BoardGameGeek (BGG) is a singular repository of gaming information, knowledge and wisdom that has been serving the modern board game hobby since 2000. I consult it regularly and have used its database to manage my own game collection. I also used it when I was writing my 2016 book on gamified instruction, particularly with regard to the game mechanics that BGG identified and organized content into. While there are more than 85,000 games, even now, there are just 51 mechanics. Since every mechanic offers something to the teacher who wants to use games in the classroom, I'm going to use this section of Game Level Learn and my own contributions to it to assess games from each of these 51 mechanics. Next up?

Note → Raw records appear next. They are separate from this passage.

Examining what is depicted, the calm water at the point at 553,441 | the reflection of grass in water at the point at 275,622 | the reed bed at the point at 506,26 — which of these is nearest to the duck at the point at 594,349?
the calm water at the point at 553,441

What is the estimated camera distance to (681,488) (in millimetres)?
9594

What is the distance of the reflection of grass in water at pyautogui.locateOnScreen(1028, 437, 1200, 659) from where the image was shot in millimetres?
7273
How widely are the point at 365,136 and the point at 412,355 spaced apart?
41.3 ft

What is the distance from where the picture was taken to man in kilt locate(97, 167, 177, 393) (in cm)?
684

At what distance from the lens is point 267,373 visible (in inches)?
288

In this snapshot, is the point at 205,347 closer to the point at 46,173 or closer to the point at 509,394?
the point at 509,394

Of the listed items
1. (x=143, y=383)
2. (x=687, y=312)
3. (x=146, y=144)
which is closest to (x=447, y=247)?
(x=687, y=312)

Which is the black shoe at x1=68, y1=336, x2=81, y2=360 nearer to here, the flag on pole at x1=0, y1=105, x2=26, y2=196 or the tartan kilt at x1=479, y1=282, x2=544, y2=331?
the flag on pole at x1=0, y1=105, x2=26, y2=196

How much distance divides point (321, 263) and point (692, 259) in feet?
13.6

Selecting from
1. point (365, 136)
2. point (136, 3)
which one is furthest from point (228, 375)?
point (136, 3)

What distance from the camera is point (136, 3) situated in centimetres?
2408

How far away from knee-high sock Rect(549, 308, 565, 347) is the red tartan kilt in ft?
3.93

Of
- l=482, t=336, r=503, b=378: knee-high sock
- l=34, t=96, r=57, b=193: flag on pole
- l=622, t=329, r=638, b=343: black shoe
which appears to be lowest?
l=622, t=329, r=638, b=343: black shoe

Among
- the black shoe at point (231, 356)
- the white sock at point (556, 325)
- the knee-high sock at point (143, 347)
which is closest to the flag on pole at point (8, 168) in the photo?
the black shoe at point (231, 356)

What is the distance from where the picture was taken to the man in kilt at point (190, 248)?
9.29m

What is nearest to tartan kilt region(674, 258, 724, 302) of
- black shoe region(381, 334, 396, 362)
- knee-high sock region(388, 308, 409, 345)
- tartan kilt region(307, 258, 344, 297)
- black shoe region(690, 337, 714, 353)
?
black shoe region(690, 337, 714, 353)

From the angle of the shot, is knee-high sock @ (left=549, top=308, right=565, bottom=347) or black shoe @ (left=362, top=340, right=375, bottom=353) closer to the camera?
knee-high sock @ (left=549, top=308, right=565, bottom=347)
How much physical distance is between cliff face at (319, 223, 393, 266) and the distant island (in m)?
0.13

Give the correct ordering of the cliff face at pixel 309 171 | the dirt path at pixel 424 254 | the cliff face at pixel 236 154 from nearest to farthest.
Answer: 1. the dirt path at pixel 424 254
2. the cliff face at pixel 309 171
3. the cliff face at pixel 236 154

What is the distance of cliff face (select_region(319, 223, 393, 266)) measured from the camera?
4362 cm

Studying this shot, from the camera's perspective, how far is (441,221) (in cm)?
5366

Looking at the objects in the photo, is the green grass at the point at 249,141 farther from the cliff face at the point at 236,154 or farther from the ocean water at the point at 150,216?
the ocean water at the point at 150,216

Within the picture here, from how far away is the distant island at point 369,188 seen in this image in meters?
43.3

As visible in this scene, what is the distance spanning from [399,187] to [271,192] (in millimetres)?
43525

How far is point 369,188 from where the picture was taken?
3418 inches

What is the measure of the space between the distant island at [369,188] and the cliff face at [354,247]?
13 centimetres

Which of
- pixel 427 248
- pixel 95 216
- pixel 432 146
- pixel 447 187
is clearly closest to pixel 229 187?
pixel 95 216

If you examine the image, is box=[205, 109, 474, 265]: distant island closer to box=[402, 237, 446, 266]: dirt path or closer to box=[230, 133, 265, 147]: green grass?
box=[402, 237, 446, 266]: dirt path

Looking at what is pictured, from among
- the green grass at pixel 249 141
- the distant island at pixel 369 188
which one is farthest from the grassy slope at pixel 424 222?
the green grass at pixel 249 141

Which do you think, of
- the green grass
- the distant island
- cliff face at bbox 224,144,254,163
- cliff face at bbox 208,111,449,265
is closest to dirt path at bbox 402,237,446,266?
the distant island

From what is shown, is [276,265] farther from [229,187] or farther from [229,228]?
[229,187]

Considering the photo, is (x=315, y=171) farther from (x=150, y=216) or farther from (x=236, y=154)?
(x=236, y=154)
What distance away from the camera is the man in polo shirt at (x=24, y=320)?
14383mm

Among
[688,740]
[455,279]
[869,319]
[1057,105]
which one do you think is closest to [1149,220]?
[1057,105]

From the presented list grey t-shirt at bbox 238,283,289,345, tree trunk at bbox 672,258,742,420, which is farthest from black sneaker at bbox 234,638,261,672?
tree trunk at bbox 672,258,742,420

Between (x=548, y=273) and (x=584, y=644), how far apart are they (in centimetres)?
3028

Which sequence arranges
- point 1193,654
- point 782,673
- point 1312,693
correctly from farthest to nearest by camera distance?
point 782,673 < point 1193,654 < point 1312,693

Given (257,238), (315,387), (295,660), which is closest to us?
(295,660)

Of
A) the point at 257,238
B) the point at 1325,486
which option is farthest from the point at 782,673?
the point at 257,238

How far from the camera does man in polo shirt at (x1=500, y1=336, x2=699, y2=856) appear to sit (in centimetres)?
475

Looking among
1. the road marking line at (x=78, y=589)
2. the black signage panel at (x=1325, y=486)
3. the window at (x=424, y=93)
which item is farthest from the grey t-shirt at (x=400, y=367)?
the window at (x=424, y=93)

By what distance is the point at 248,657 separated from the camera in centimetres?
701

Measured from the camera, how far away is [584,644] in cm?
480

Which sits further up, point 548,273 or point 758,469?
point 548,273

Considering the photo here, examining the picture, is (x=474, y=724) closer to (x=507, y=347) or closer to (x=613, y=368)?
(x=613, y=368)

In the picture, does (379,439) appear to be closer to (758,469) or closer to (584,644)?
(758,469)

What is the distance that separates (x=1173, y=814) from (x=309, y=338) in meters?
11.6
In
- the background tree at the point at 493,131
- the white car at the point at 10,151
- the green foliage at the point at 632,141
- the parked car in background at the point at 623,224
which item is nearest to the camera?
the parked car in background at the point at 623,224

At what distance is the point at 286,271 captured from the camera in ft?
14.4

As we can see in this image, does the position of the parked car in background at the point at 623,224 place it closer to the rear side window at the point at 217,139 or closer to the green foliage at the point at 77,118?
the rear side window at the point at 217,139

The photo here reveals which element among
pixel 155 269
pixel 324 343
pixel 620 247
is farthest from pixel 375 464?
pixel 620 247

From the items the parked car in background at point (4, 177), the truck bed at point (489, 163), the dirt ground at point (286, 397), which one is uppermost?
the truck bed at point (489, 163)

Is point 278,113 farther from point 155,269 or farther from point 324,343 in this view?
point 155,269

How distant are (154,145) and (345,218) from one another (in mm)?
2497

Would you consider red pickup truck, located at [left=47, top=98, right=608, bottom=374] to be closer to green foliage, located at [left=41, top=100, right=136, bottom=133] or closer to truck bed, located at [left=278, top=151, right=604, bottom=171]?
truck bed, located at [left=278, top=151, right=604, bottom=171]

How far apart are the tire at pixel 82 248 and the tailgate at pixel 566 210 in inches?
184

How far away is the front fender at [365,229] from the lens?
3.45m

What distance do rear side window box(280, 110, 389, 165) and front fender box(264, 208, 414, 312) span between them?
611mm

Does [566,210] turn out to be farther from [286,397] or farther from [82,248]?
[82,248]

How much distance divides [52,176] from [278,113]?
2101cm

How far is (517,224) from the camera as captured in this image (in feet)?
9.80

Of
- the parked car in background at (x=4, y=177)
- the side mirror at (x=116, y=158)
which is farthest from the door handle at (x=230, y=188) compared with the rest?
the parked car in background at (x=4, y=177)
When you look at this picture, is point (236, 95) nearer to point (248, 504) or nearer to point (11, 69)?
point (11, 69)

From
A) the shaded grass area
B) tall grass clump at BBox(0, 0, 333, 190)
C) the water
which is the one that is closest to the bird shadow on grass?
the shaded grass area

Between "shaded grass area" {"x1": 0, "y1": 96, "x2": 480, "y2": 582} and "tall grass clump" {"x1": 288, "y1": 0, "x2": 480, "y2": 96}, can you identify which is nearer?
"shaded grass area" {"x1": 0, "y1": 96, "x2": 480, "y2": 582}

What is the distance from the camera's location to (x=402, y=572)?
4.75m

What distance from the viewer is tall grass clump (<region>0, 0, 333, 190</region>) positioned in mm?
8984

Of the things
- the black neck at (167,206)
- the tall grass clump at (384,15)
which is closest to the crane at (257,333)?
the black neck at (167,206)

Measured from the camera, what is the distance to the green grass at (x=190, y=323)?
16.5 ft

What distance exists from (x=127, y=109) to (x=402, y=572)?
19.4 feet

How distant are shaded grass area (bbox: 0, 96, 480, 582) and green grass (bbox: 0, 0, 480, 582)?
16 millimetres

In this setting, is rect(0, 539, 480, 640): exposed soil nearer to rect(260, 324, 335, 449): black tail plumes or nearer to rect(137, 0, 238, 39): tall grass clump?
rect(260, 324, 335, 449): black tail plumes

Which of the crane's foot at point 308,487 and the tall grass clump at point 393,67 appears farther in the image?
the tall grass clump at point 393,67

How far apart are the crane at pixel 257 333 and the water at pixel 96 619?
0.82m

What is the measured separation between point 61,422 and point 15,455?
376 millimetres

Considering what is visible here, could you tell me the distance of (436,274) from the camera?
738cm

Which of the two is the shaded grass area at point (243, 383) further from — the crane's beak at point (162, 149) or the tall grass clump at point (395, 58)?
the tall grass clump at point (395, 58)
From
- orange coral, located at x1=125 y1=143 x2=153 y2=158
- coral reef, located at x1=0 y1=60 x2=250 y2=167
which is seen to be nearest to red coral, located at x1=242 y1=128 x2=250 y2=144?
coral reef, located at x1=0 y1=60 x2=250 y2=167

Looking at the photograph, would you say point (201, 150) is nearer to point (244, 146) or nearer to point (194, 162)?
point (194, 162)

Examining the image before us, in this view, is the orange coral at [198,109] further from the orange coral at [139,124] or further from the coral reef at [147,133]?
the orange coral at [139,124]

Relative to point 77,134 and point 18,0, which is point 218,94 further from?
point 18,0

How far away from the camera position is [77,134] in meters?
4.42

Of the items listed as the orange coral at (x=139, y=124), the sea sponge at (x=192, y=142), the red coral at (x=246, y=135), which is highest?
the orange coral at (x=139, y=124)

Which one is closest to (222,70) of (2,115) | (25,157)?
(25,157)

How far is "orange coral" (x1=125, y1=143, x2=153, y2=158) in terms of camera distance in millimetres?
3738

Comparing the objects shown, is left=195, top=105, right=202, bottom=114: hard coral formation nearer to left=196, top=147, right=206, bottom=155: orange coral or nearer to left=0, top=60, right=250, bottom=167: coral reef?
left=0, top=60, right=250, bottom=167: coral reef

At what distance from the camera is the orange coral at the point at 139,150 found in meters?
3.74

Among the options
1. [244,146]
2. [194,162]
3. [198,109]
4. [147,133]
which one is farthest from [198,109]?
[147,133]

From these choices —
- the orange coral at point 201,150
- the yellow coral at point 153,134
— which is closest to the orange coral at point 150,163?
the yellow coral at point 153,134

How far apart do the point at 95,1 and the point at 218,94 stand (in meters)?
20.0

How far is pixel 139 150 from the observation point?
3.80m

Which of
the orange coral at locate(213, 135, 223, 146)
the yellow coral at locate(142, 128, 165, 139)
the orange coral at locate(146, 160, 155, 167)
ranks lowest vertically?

The Set Collection mechanic is singularly useful for the gamifying teacher. Set Collection is ultimately about making decisions about pattern, anticipating the availability of resources and trying to manage scarcity. What makes these games appealing to the gamifying teacher is their accessibility. There are games of this kind that are wildly complicated and others that couldn't be easier. If you think about the kinds of sets you want your students to understand, nothing would be easier than using one of these five games as a model/anchor game to build your own student experience.
Bohnanza (BGG Rank: 366)
In Bohnanza, you play a bean farmer trying to maximize yield in two (or three) bean fields. Each field can have only one kind of bean planted in it at a time. Through strategic trades, you attempt to gain beans that are valuable to you at a cost that doesn't imbalance the game in your opponents' favor. Easily to learn and highly strategic, this game also would be a good introduction to the trading mechanic.
Lost Cities (BGG Rank: 294)
Lost Cities is a two-player game (there is a four player variant too) in which you undertake expeditions to exotic locales. Each locale has cards numbered from 1-10 and three "handshake" cards that increase the potential value (or cost) of an expedition. Over the course of three turns, players try to gather the best expedition cards they can and play them fast enough to get full value before their opponent "goes out."
Tigris & Euphrates (BGG Rank: 69)
Tigris&Euphrates is the second Reiner Knizia game on this list. An old classic, T&E is asking you to gather resources in farming, trading, religion and government through your game play. The trick of T&E is that your final score is the score of your weakest area. What this encourages is players to try to find strategies as balanced as possible. A tricky but fun and enlightening experience.
Tzolk'in: The Mayan Calendar (BGG Rank: 37)
Tzolk'in is a game that simulates the full range of life in ancient Mesoamerica. This one might be better called "Sets Collection," because there's a lot that you're having to keep track of. An extraordinary feature of this game is its board. The Maya are well known for their complex understanding of time and the game board represents this through a series of interlocking gears that change the available actions on any given turn. It looks much harder than it actually is, but this game is definitely for experienced players.
Zooloretto (BGG Rank: 605)
Michael Schacht has won the Spiel des Jahres and deservedly so for his inventive designs. In Zooloretto players take on the role of zookeepers trying to assemble from "delivery trucks" the best mix of animals for their particular zoo. The challenge is that there's only so many places to put the animals...and if you don't collect your sets effectively, you're going to have a lot of animals in your barn, each of whom costs you victory points.